Can you provide a bit more info about the crash?  A lot of platforms
don't support delay larger than 2-4ms so this change will generate
errors on ARM and possibly other platforms.

Alex
The msleep was introduced in eec3303de3378 for non-compliant display
port monitors but IGT's kms_bw test can cause a recent h/w to hang at
msleep(60) when calling "igt_remove_fb" in IGT
(https://gitlab.freedesktop.org/drm/igt-gpu-tools/-/blob/master/tests/kms_bw.c#L197>>>>>>>>>>
It is possible to workaround this by reversing order of
igt_remove_fb(&buffer[i]), as the following example:

      igt_create_color_fb with the order buffer[0], buffer[1], buffer[2]

Hangs:
      igt_remove_fb with the order buffer[0], buffer[1], buffer[2]

No hangs:
      igt_remove_fb with the reversed order buffer[2], buffer[1], buffer[0]

However, IGT simply exposes the problem and it makes more sense to stop
the hang from occurring.

I also tried to remove the msleep completely and it also work, but I
didn't want to break the fix for the original problematic hardware
configuration.
Why does sleep vs delay make a difference?  Is there some race that we
are not locking against?

Alex

That was my original thought but I did not find any previously. I will
investigate it again.

If mdelay(>4) isn't usable on other platforms, is it an option to use
mdelay on x86_64 only and keep msleep on other platforms or just remove
the msleep for other platforms, something like

-                       msleep(60);
+#ifdef CONFIG_X86_64
+                       mdelay(60);
+#endif
That's pretty ugly.  I'd rather try and resolve the root cause.  How
important is the IGT test?  What does it do?  Is the test itself
correct?

Agreed, and I didn't want to add conditions around the mdelay for the
same reason. I will assume this is not an option now.

As in the previous comment, IGT can be modified to avoid the crash by
reversing the order fb is removed - though I suspect I will receive
questions why this is not fixed in kernel.
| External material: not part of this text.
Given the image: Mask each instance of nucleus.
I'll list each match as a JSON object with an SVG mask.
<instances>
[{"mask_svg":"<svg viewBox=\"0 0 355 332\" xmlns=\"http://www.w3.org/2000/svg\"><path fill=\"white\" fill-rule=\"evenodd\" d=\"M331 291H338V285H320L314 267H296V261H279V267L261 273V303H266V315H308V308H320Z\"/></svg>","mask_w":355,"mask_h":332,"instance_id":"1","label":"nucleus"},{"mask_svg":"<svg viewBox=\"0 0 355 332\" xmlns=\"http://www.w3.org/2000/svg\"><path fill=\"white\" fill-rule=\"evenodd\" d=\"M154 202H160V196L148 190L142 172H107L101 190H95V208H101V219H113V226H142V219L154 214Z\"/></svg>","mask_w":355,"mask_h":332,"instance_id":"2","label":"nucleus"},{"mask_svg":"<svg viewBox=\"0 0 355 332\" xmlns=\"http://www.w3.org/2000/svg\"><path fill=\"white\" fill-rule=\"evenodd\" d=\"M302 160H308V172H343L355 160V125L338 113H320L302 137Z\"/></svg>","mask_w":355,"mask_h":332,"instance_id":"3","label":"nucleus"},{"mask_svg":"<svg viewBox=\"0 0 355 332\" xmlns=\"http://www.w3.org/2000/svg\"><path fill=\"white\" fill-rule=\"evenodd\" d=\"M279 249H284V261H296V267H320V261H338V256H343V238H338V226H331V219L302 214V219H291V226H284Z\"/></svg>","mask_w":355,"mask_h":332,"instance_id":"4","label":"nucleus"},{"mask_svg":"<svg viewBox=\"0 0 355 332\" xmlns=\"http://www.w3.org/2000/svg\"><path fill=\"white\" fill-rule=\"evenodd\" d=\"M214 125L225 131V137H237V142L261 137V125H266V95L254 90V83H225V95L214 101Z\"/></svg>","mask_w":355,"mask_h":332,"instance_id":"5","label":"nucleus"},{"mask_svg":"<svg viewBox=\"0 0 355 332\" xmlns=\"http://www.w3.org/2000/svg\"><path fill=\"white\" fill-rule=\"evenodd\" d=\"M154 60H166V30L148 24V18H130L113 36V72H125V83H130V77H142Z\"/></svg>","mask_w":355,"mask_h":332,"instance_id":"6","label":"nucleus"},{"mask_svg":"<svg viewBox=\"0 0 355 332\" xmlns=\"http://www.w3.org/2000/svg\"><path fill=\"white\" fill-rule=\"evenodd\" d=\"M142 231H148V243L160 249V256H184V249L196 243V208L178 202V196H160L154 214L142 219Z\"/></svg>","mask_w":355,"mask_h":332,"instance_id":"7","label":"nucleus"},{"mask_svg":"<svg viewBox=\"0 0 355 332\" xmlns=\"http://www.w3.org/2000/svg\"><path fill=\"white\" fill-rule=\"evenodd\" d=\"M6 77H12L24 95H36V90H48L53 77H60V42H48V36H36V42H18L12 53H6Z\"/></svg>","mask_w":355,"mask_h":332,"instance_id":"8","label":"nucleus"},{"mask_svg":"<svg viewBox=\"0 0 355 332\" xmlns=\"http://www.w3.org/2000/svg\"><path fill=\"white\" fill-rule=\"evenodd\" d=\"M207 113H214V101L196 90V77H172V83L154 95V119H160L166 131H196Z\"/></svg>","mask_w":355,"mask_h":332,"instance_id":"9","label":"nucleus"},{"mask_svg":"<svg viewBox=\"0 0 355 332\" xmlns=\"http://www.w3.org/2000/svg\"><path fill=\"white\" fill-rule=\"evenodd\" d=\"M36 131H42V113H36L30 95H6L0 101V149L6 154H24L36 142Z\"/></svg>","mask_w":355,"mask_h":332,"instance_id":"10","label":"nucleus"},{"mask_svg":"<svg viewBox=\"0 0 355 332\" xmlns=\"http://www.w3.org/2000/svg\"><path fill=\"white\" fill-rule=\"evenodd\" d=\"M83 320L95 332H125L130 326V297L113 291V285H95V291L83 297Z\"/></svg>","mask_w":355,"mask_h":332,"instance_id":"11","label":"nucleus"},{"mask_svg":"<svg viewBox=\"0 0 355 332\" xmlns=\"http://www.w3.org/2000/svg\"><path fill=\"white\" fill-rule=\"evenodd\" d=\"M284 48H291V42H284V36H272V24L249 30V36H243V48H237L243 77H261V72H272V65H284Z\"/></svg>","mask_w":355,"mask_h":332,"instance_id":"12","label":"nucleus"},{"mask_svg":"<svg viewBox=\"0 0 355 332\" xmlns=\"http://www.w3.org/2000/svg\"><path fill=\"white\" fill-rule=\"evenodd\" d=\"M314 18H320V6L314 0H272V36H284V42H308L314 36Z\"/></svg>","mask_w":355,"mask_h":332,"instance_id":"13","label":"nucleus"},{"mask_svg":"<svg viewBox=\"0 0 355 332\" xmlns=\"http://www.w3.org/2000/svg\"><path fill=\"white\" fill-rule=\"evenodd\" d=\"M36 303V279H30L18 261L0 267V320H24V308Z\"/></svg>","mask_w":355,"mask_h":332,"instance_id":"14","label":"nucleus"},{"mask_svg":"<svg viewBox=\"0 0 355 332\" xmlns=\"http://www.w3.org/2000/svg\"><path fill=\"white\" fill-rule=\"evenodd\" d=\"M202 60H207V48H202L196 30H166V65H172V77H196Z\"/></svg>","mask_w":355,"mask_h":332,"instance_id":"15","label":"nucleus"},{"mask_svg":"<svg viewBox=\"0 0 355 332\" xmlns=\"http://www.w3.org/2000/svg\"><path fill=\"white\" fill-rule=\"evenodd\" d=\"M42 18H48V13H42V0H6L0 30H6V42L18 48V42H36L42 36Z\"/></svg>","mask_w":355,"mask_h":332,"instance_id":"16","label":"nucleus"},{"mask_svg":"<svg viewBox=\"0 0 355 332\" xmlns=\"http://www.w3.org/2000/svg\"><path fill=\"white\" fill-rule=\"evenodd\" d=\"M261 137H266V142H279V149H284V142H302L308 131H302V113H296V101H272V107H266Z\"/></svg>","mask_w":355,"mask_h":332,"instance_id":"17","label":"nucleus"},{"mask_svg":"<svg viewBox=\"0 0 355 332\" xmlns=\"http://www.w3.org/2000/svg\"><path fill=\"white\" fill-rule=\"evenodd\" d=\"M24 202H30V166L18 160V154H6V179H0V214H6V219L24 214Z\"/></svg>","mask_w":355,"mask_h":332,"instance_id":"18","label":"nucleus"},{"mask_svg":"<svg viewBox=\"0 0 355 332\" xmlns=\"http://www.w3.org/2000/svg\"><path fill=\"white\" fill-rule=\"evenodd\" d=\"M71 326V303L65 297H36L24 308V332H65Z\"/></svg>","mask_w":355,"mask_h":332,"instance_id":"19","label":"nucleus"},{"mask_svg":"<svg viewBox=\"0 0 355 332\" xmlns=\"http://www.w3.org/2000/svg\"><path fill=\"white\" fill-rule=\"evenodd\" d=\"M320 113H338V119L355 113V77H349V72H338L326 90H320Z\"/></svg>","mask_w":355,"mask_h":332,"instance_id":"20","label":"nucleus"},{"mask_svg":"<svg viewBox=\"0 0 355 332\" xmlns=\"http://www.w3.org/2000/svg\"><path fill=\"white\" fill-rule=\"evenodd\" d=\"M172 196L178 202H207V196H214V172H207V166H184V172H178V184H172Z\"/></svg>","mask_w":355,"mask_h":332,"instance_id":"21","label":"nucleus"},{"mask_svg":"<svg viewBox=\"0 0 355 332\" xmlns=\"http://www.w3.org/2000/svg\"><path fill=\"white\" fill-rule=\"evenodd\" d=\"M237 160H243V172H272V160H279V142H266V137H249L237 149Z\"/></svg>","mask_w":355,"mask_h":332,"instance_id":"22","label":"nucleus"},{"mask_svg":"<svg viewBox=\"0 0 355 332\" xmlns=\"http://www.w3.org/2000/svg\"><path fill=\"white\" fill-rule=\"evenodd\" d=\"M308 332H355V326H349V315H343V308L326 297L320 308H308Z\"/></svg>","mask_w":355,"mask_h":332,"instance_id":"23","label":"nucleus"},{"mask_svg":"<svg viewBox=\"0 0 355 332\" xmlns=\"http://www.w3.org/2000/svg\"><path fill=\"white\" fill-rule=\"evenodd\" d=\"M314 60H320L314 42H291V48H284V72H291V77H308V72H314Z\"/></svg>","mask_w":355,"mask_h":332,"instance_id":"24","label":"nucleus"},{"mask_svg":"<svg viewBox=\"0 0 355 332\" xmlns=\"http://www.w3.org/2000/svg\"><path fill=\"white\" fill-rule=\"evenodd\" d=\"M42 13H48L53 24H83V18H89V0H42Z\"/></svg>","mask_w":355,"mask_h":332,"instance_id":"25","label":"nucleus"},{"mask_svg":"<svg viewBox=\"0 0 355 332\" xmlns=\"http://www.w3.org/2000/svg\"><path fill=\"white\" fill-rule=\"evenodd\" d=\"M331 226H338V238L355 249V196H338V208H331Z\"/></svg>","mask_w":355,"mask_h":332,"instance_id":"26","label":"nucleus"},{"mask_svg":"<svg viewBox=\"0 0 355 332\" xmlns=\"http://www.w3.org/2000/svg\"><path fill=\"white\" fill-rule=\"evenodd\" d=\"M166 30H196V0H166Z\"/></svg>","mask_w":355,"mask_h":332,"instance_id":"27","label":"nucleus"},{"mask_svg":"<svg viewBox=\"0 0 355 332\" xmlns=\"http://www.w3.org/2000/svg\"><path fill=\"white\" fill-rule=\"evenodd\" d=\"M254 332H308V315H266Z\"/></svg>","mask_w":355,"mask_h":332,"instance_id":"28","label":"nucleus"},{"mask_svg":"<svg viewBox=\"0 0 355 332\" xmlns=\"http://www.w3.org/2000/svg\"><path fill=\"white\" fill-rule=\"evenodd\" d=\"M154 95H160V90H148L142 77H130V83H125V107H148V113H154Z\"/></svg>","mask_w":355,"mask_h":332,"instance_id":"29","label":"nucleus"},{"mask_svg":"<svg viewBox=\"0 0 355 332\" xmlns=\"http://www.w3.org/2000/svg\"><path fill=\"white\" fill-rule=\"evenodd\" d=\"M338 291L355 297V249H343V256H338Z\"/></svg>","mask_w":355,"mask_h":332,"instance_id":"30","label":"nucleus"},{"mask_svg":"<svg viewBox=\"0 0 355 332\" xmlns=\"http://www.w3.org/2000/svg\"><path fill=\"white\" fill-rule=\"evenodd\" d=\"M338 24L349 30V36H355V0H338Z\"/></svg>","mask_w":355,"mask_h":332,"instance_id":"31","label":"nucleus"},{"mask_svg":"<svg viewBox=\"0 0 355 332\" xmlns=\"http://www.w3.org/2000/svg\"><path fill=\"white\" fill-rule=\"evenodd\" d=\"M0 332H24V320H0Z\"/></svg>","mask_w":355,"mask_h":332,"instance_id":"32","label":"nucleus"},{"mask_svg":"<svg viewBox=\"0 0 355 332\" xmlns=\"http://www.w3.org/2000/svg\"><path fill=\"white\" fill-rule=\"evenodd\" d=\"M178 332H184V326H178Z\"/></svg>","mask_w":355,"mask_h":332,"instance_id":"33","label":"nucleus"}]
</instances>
I wanted to fix this in kernel because nothing stops other user-space
applications to use the same way to crash kernel, so fixing IGT is the
second option.

Apparently causing problems on other platforms isn't an option at all so
I will try to figure out an non-mdelay solution, and then maybe an IGT
solution instead.
What hangs?  The test or the kernel or the hardware?
The system becomes completely unresponsive - no keyboard, mouse nor remote accesses.
I agree with Alex that changing this is extremely questionable and not justified at all.
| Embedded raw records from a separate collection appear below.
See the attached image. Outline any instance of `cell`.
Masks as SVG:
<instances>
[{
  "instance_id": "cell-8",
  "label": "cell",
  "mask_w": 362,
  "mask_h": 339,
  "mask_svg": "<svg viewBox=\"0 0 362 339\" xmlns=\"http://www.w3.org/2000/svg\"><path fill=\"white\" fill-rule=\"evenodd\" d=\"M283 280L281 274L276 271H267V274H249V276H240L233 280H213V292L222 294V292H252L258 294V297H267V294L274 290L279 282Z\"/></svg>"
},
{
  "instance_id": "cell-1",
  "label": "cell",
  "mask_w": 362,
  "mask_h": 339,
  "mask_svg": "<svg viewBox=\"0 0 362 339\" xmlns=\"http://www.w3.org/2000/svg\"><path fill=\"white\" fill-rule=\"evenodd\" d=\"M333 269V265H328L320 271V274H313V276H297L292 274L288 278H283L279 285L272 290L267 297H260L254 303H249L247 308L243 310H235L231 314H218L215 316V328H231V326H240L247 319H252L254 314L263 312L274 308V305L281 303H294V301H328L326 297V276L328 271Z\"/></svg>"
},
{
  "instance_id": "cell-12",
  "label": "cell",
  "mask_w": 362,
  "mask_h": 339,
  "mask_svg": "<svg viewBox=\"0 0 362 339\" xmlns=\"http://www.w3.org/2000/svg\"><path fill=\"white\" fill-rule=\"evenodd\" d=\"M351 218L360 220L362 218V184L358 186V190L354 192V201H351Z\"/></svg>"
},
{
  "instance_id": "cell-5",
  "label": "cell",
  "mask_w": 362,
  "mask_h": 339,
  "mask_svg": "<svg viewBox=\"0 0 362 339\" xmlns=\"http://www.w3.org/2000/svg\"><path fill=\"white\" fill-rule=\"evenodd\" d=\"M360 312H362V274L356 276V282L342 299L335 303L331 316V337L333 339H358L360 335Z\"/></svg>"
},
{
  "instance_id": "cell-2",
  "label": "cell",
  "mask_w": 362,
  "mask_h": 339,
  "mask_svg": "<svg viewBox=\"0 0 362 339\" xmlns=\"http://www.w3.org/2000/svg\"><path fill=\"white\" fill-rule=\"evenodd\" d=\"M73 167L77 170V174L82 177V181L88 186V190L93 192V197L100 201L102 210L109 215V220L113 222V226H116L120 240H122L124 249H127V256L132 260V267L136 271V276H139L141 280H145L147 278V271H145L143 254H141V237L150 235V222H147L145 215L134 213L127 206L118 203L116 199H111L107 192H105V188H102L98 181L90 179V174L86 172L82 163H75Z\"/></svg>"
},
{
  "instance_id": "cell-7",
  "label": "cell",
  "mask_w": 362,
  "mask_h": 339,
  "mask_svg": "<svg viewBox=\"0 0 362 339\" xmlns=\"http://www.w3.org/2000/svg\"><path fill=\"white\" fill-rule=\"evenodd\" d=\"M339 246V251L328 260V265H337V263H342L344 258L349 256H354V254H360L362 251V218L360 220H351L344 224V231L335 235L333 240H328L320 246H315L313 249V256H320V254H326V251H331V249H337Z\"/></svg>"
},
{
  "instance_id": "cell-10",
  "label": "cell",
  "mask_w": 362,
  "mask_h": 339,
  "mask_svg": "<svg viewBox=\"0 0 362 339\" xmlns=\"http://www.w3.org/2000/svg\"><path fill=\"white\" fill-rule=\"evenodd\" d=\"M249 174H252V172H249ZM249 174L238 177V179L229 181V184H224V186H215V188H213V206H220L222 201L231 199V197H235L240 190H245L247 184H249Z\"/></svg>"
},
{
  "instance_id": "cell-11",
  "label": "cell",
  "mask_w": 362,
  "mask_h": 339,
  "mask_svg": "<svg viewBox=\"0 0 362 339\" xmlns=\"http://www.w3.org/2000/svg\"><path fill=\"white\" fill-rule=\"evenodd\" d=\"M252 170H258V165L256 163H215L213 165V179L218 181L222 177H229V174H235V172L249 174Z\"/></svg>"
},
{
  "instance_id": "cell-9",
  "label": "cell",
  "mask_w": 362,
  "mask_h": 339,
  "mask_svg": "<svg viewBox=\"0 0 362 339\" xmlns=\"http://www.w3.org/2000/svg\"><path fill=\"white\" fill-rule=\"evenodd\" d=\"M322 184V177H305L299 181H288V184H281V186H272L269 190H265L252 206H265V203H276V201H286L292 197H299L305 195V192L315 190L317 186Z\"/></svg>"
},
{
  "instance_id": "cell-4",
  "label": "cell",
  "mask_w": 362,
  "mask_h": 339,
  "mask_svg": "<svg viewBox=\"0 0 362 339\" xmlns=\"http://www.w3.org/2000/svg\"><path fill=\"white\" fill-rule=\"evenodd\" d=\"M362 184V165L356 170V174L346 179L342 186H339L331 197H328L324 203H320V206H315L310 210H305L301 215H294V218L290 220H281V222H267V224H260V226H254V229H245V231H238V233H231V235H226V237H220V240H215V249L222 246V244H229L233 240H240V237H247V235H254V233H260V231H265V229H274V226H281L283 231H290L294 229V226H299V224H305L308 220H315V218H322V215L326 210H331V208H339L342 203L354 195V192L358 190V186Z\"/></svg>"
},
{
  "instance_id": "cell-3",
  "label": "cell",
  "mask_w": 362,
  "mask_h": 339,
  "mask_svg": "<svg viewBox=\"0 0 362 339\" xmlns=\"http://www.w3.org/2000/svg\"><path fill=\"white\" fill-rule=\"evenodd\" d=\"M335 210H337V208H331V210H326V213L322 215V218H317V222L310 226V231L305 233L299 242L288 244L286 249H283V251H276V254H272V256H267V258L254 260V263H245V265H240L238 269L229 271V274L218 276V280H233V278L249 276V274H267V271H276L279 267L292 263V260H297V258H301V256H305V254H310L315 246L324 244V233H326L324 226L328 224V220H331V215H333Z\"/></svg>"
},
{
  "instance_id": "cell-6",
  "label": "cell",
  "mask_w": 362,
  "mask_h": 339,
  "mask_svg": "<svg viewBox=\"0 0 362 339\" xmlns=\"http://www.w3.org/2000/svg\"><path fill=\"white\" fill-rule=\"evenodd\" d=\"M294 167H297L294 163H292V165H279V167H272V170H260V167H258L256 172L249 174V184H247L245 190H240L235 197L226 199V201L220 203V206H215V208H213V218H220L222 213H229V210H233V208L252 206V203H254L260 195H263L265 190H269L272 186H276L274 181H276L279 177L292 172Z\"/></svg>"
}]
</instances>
My educated guess is that by using mdelay() instead of msleep() we keep the CPU core busy and preventing something from happening at the same time as something else.

This clearly points to missing locking or similar to protect concurrent execution of things.
Might another possibility be that this code gets called from an atomic context which can't sleep?


It can come through handle_hpd_rx_irq but we're using a workqueue
to queue interrupt handling so this shouldn't come from an atomic
context. I currently don't see where else it might be used in an
atomic context. Alex Hung, can you do a dump_stack() in this function
to see where the problematic call is coming from?

Fixing IGT will only mask the issue. Userspace should never be able
to put the system in a state where it stops responding entirely. This
will need some sort of fix in the kernel.

Harry


I will drop this patch from the series.